100 years of electronic music

In March 1913 Luigi Russolo, the Italian futurist, stormed out of a classical concert in Milan and published an open letter demanding a new form of modern music.

Known as “the Manifesto for an Art of noises”, his letter described how this music might sound. It was to be made up of modern sounds and the noises of nature; the buzz of electricity cables, hissing of steam and rhythmic beat of the factory floor.

Russolo was an artist, not a musician, but he started making the new music himself and in April 1914 gave the first ever electronic music performance, using his self-made precursor to the synthesiser, the intonorumori.

To the modern ear, Russolo’s noises contain a discernible pre-echo of the synthesiser. But to the unprepared audiences of 100 years ago, it sounded like he was taking the piss. When the crowd couldn’t get their money back, they rioted

None-the-less, the seed Russolo planted grew into an oak. As Karl Bartos , former Kraftwerk member, explains: “Russolo was the first in the chain of the development of electronic music, followed by Pierre Schaeffer in Paris in the Forties, and Stockhausen in Cologne in the Fifties.

There’d been attempts to create electronic instruments before Russolo, but it was after him that electronic instruments got onto a more serious footing - with the Theremin being created in 1920 and the first electronic compositions starting to be written soon after; including a piece by Luigi’s brother, Antonio Russolo.

The start of the Thirties saw Laurens Hammond establish an electronic instrument manufacturing company - which produced the Hammond Organ, while Germany’s AEG company developed the first modern tape recorder.

Tape introduced a vast range of possibilities. Having the plasticity of film it could be slowed down, sped up or played backwards, often with dramatic effect. It could also form “loops” that repeated patterns and could be used to create delays and echoes, an effect that would re-emerge decades later as a staple of disco DJs.

The tape recorder was adopted by a group of composers in Paris, who used it to make a new form of music - dubbed ‘musique concrète’.

The first concrète pieces were assembled by Pierre Schaeffer, who debuted his new music on radio in 1948. Not long after he hooked up with Pierre Henry and in 1950 performed the first live musique concrète concert - using turntables and mixers.

# [PROBLEMS AND TASKS]
1. From the excerpt on a century of electronic music, output the stretch from "None-the-less, the seed" through "modern tape recorder.".
2. List every city named in the excerpt on a century of electronic music.

# [PROVIDED MATERIAL]

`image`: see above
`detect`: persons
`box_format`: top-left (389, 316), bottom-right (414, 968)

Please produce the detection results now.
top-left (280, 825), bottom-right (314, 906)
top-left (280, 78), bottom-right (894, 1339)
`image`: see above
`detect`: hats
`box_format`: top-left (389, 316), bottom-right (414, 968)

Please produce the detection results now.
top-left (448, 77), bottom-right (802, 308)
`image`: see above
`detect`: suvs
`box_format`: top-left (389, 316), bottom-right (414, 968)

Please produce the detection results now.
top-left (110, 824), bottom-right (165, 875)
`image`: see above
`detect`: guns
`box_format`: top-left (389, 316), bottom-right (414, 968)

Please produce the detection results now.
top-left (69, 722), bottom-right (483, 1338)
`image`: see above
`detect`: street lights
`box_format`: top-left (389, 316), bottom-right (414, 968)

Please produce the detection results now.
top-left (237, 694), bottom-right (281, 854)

# [THE SOLUTIONS]
1.
None-the-less, the seed Russolo planted grew into an oak. As Karl Bartos , former Kraftwerk member, explains: “Russolo was the first in the chain of the development of electronic music, followed by Pierre Schaeffer in Paris in the Forties, and Stockhausen in Cologne in the Fifties.

There’d been attempts to create electronic instruments before Russolo, but it was after him that electronic instruments got onto a more serious footing - with the Theremin being created in 1920 and the first electronic compositions starting to be written soon after; including a piece by Luigi’s brother, Antonio Russolo.

The start of the Thirties saw Laurens Hammond establish an electronic instrument manufacturing company - which produced the Hammond Organ, while Germany’s AEG company developed the first modern tape recorder.

2. Milan, Paris, Cologne